If biography was the most immediate frame of reference for influence, the curators also emphasized shared qualities within the work as a means to create connections. The most important of these qualities was a commitment to “social change,” which was mentioned repeatedly as a common aim among the featured architects. The focus on social change was made explicit in a section of the exhibition on Home for All, a project in which Ito, Sejima, Fujimoto, Hirata, and other architects responded to the 2011 Great East Japan Earthquake with a model for a simple rural structure, for which they won the Golden Lion at the 2012 Venice Biennale. Occupying a separate hallway, this section felt like an outlier and was never convincingly integrated with the overall exhibition.

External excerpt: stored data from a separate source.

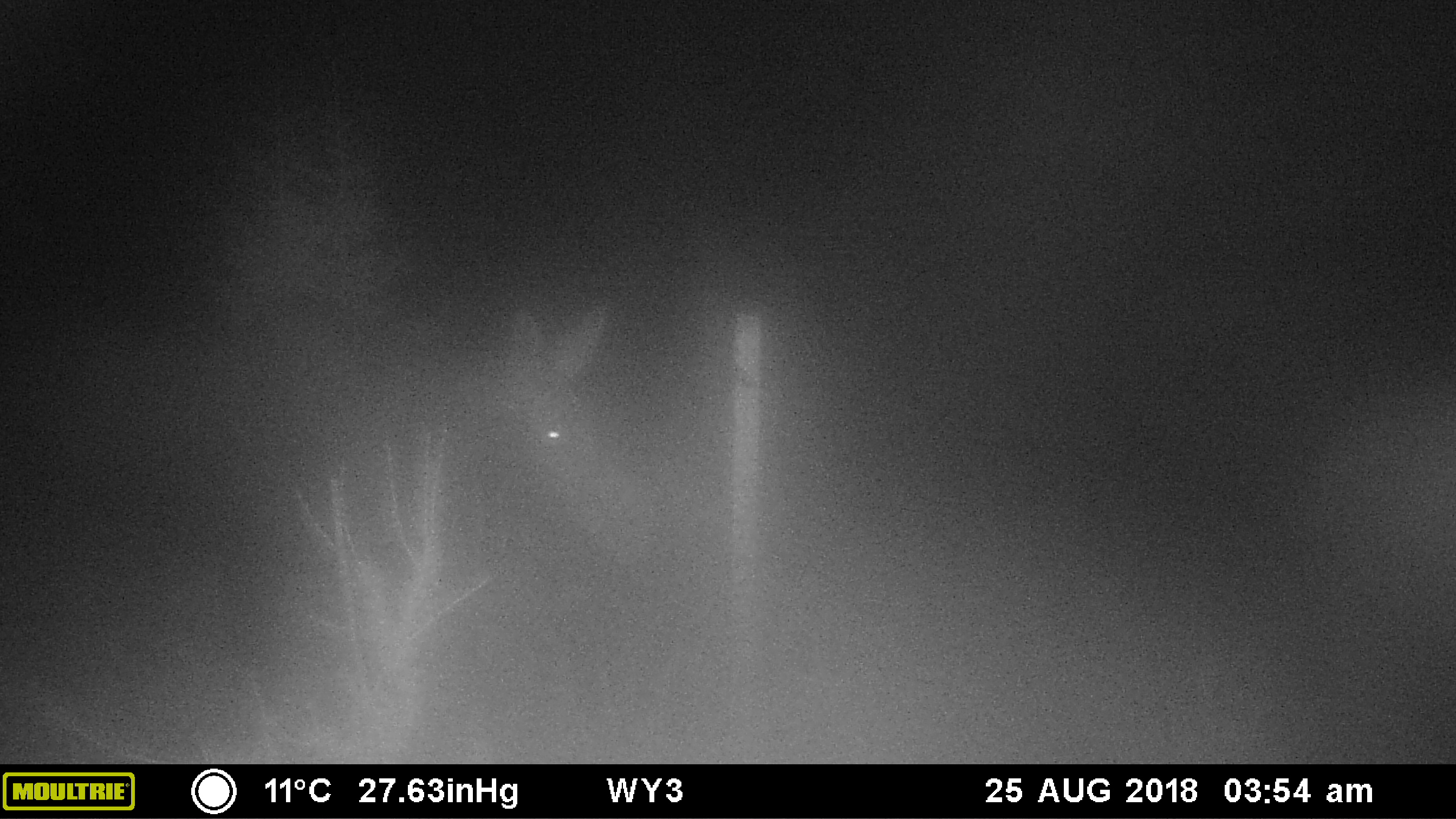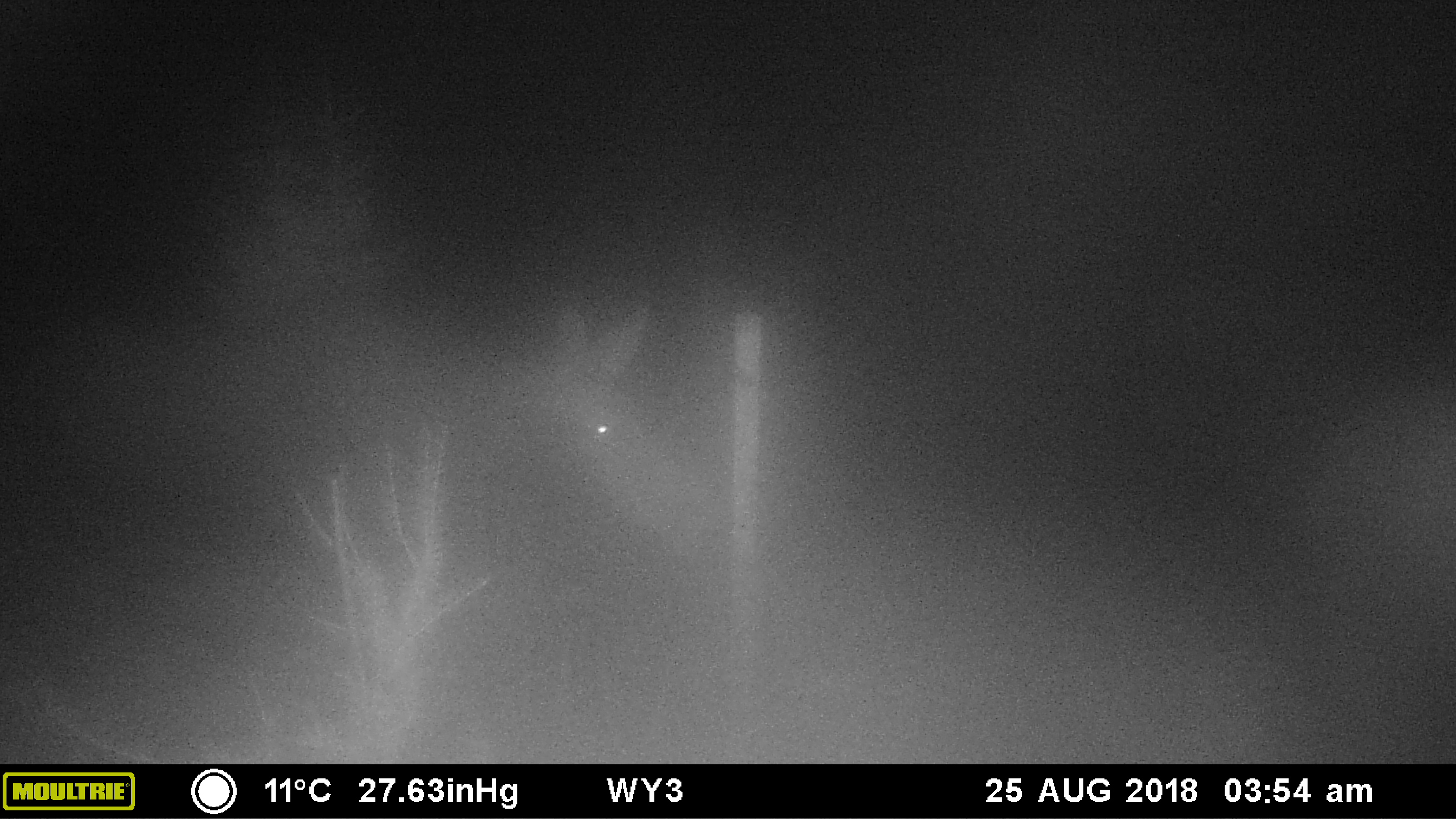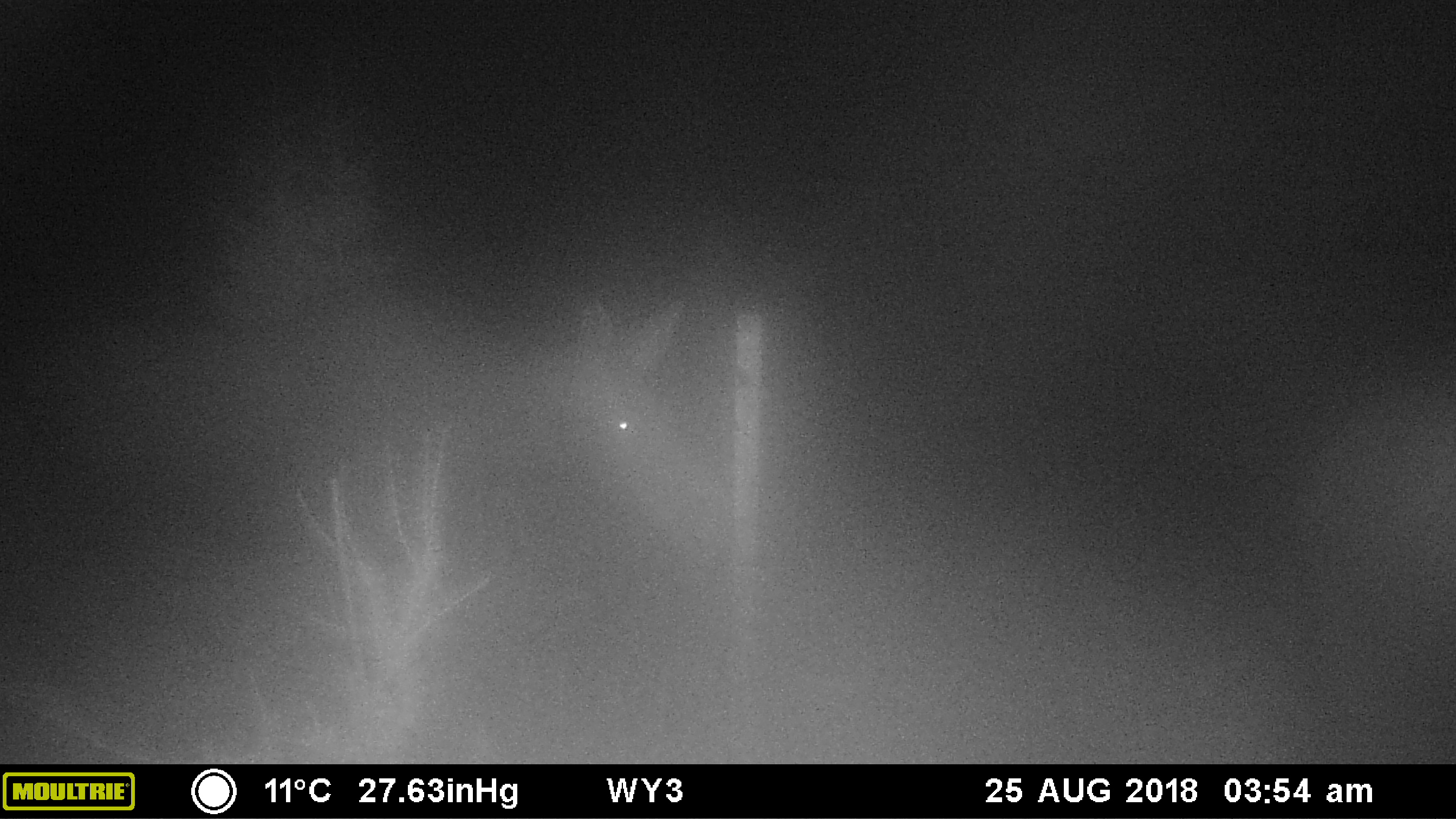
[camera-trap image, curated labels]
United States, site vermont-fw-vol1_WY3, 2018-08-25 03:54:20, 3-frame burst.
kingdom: Animalia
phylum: Chordata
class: Mammalia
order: Artiodactyla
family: Cervidae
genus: Alces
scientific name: Alces alces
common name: moose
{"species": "moose (Alces alces)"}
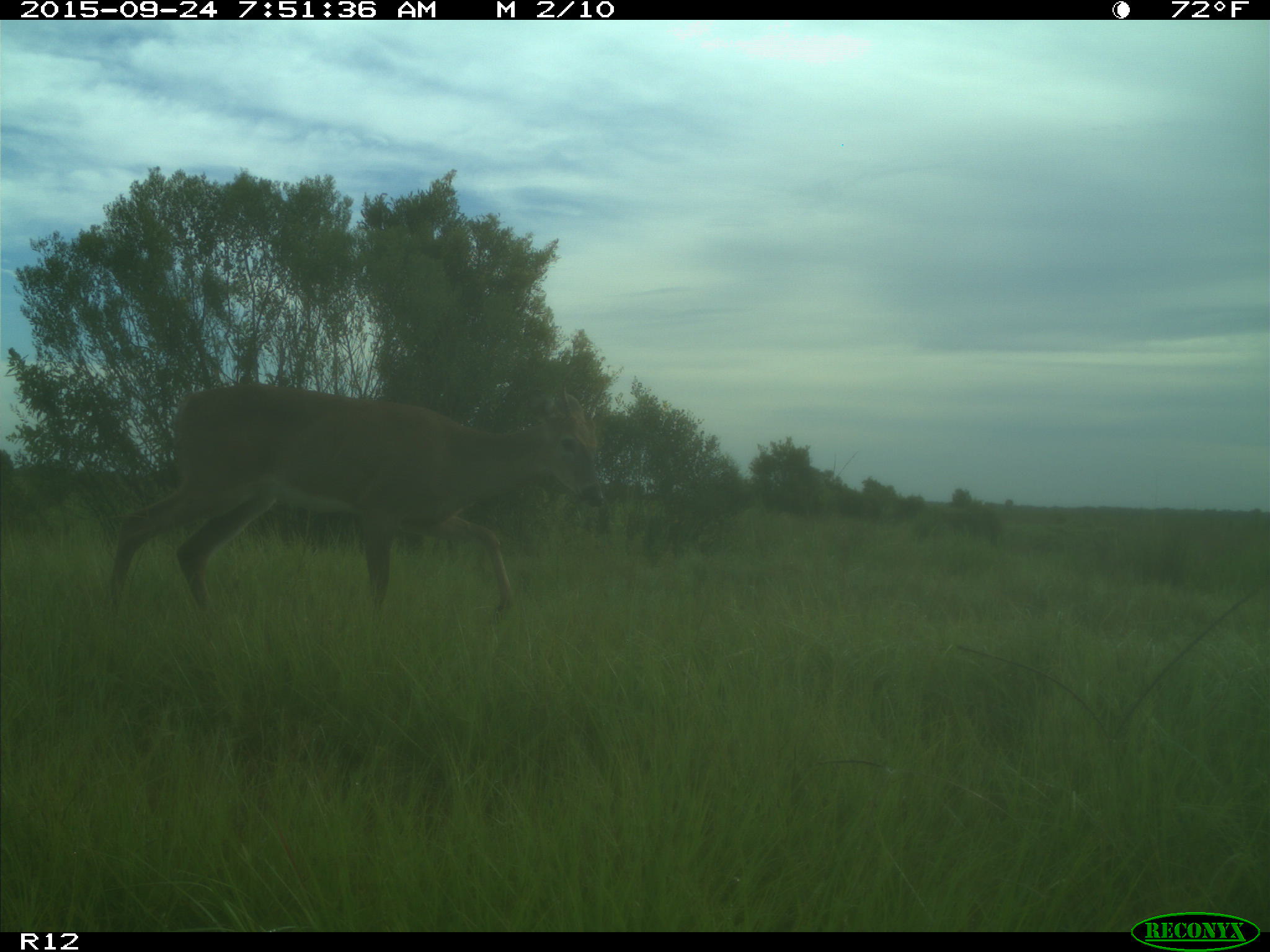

A Japanese Constellation offered a powerful exhibition framework and a critique of the relentless focus on the individual within contemporary “starchitecture.” But to what degree can we critique this star system simply by highlighting multiple stars? The choice to organize the exhibition by individual architects naturally kept each figure separate and distinct, even as connections were at times suggested (as in the Home for All portion). Had the work been arranged according to building type, shared conceptual ideas, or even a mix of chronology and biography, the exhibition might have more effectively demonstrated the complex workings of influence. Nevertheless, the show succeeded in asking viewers to search for shared attributes and languages across this brilliant constellation of Japanese architects.